- Selection
----------------------------------------

Define the simulation parameters and build the design matrix

knitr::opts_chunk$set(echo=TRUE, warning=FALSE, message=FALSE)

# define the parameters
mu = c(700, 670, 670, 700) # true effects (in this case, a double dissociation)
sigma = 150  # population standard deviation
rho = 0.75 # correlation between repeated measures
nsubs = 25 # how many subjects?
nsims = 5000 # how many simulation replicates?

# create 2 factors representing the 2 independent variables
cond = data.frame(
  X1 = rep(factor(letters[1:2]), nsubs * 2),
  X2 = rep(factor(letters[1:2]), nsubs, each=2))

# create a subjects factor
subject = factor(sort(rep(1:nsubs, 4)))

# combine above into the design matrix
dm = data.frame(subject, cond)

Build Sigma: the population variance-covariance matrix

I have the population standard deviation (sigma) and population correlation (rho) in hand, and I'll assume sphericity of the variance-covariance matrix (as we often do). Therefore the variance-covariance matrix will contain constant covariances on the off-diagonals and constant variances on the diagonals. The variance is just sigma squared, and the covariance can be computed from rho and sigma.

# create k x k matrix populated with sigma
sigma.mat <- rep(sigma, 4)
S <- matrix(sigma.mat, ncol=length(sigma.mat), nrow=length(sigma.mat))

# compute covariance between measures
Sigma <- t(S) * S * rho  

# put the variances on the diagonal 
diag(Sigma) <- sigma^2  

Run the simulation

Now we're ready to initiate the simulation. The empirical power will be the percentage of simulations in which the true effect is detected. I'm using stats::aov to obtain the p-values associated with each of the three effects. Although I usually use ez::ezANOVA for ANOVA analyses in R, a direct call to aov proved about 90% faster in testing.

# stack 'nsims' individual data frames into one large data frame
df = dm[rep(seq_len(nrow(dm)), nsims), ]

# add an index column to track the simulation run
df$simID = sort(rep(seq_len(nsims), nrow(dm)))

# sample the observed data from a multivariate normal distribution
# using MASS::mvrnorm with the parameters mu and Sigma created earlier
# and bind to the existing df

require(MASS)
make.y = expression(as.vector(t(mvrnorm(nsubs, mu, Sigma))))
df$y = as.vector(replicate(nsims, eval(make.y)))             

# use do(), the general purpose complement to the specialized data 
# manipulation functions available in dplyr, to run the ANOVA on
# each section of the grouped data frame created by group_by

require(dplyr)

----------------------------------------

- Material provided
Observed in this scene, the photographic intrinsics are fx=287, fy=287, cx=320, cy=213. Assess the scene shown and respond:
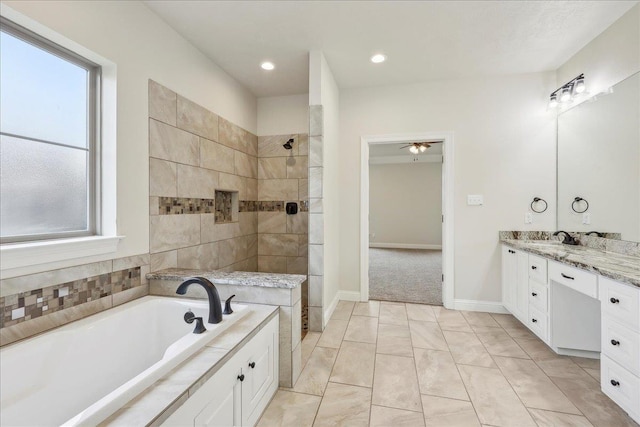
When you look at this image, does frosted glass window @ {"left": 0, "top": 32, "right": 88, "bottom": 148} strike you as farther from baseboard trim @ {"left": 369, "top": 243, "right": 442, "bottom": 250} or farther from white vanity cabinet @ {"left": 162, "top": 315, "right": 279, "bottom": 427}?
baseboard trim @ {"left": 369, "top": 243, "right": 442, "bottom": 250}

----------------------------------------

- Exercise 1
In the power simulation walkthrough, why does the author call stats::aov directly rather than ez::ezANOVA? Answer in one to three sentences.
- Exercise 2
Rewrite the passage of the power simulation walkthrough starting with "Now we're ready" and going on through "require(MASS)", with "nsims" changed to "n_reps".
- Exercise 3
Continue the power simulation walkthrough from where it stops.
You won't need the material for any of this.

- Exercise response 1
A direct call to aov was about 90% faster in testing, even though the author usually uses ez::ezANOVA for ANOVA analyses in R.

- Exercise response 2
Now we're ready to initiate the simulation. The empirical power will be the percentage of simulations in which the true effect is detected. I'm using stats::aov to obtain the p-values associated with each of the three effects. Although I usually use ez::ezANOVA for ANOVA analyses in R, a direct call to aov proved about 90% faster in testing.

# stack 'n_reps' individual data frames into one large data frame
df = dm[rep(seq_len(nrow(dm)), n_reps), ]

# add an index column to track the simulation run
df$simID = sort(rep(seq_len(n_reps), nrow(dm)))

# sample the observed data from a multivariate normal distribution
# using MASS::mvrnorm with the parameters mu and Sigma created earlier
# and bind to the existing df

require(MASS)

- Exercise response 3
require(car)
require(broom)

mods <- df %>% 
  group_by(simID) %>% 
    do(model = aov(y ~ X1 * X2 + Error(subject / (X1*X2)), qr=FALSE, data = .)) 

# extract p-values for each effect and store in a data frame
p = data.frame(
  mods %>% do(as.data.frame(tidy(.$model[[3]])$p.value[1])),
  mods %>% do(as.data.frame(tidy(.$model[[4]])$p.value[1])),
  mods %>% do(as.data.frame(tidy(.$model[[5]])$p.value[1])))
colnames(p) = c('X1','X2','Interaction')

Calculate and print the empirical power

The empirical power is easy to compute, it's just the proportion of simulation runs where p <. 05.

power = apply(as.matrix(p), 2, 
  function(x) round(mean(ifelse(x < .05, 1, 0) * 100),0))

With 25 subjects and 5000 simulation runs, the estimated power for each effect is:
Main effect X1: 5%
Main effect X2: 5%
Interaction: 49%

The Type I error rates for the nonexistent main effects are correct (5%). But the power to detect the interaction is pretty low. Let's look at the distributions of p-values.

Visualize the distributions of p-values.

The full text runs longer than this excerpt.